The preparation of the preacher
The following can be established biblically more by referring the broad biblical principles than to specific verses, though the latter are certainly not lacking.
I will subdivide the concept of preparation into remote and immediate. Starting with remote preparation:
1. First of all, it is not only sensible but mandatory for the preacher to obtain all the formal training possible and available for him. The existence of seminaries, colleges, and Christian academies proves how the church has taken heed of Paul's guidelines concerning the future prosperity of the church: "And the things that thou hast heard of me among many witnesses, the same commit thou to faithful men, who shall be able to teach others also" (2 Timothy 2:2).
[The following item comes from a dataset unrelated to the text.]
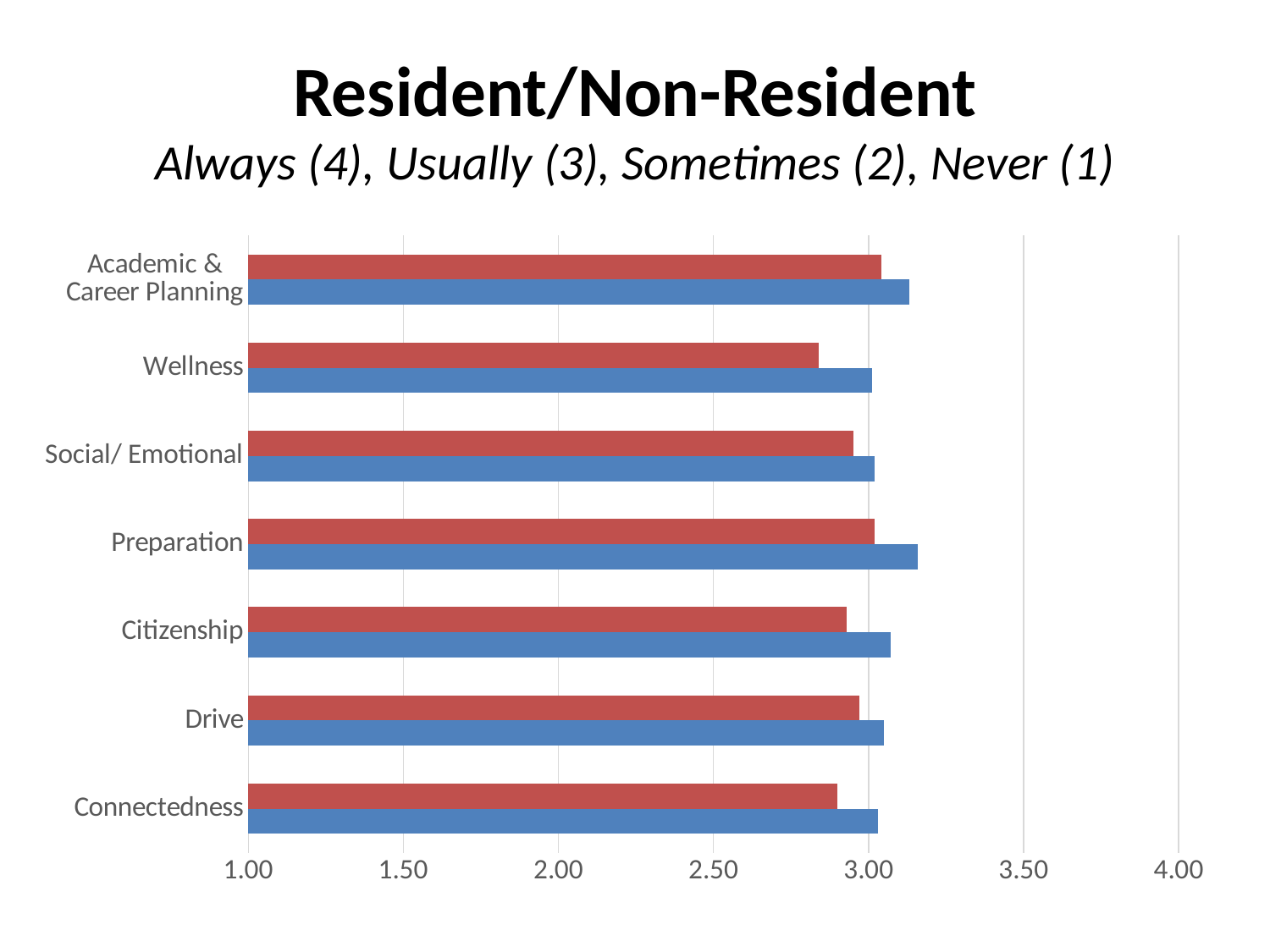
Is the blue bar for Preparation greater or less than 3.00? greater Is the red bar for Citizenship greater or less than 2.50? greater What is the maximum value shown on the horizontal axis of the chart? 4.00 Is the red bar for Wellness greater or less than 3.00? less For Preparation, which bar is longer, the red bar or the blue bar? the blue bar For Wellness, which bar is longer, the red bar or the blue bar? the blue bar What is the title of the chart on the slide? Resident/Non-Resident How many bars are plotted for each category in the chart? 2 What kind of chart is shown on the slide? bar chart How many categories are shown on the vertical axis of the chart? 7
In her organized state (and the church should be organized) what better way to accomplish this than to get a viable academic and spiritual training?
2. The preacher should be prepared in that he should never stop learning: learning the Bible itself, allowing the Word to master him and learn to be submissive to it himself.
He should continue his study of theology, both biblical and systematic, as well as read sound Christian literature of the giants of the past.
3. The preacher should be prepared by being disciplined enough to set aside specific times for study. He must prove himself to be a resource person for the whole congregation.
Coming now to the concept of immediate preparation of the preacher, the following observations should be helpful:
1. As the preacher prepares his sermons week by week, how is he to go about it? Firstly, he should be aware of textual problems. Being convinced that the Massoretic Text and the Textus Receptus convey the true preserved text of Scripture, he should all the same be conscious of variant spelling, different word order, or insignificant additions or omissions.
2. He should also study the text scientifically, that is, using a sound hermeneutic and getting to the purpose of the author in writing that specific passage. "For we are not as many, which corrupt the word of God; but as of sincerity, but as of God, in the sight of God speak we in Christ" (2 Corinthians 2:17).
3. His sermon must have unity, clarity, and incisiveness, and spoken with love, for the good of the people (1 Corinthians 13:1ff.).
4. It must be delivered with a sense of burden and urgency, relying on the Holy Spirit to bless, to convict souls, to convert people. Here, a vital aspect of preparedness is prayer before and after the sermon. Paul frequently requested intercession on his behalf, "Brethren, pray for us" (1 Thessalonians 5:25); "Withal praying also for us, that God would open unto us a door of utterance, to speak the mystery of Christ, for which I am also in bonds, that I may make it manifest, as I ought to speak" (Colossians 4:3,4).
Without this adequate preparation, and this feeling of utter dependence upon God, the preacher can expect no eternal blessing accruing from his labour.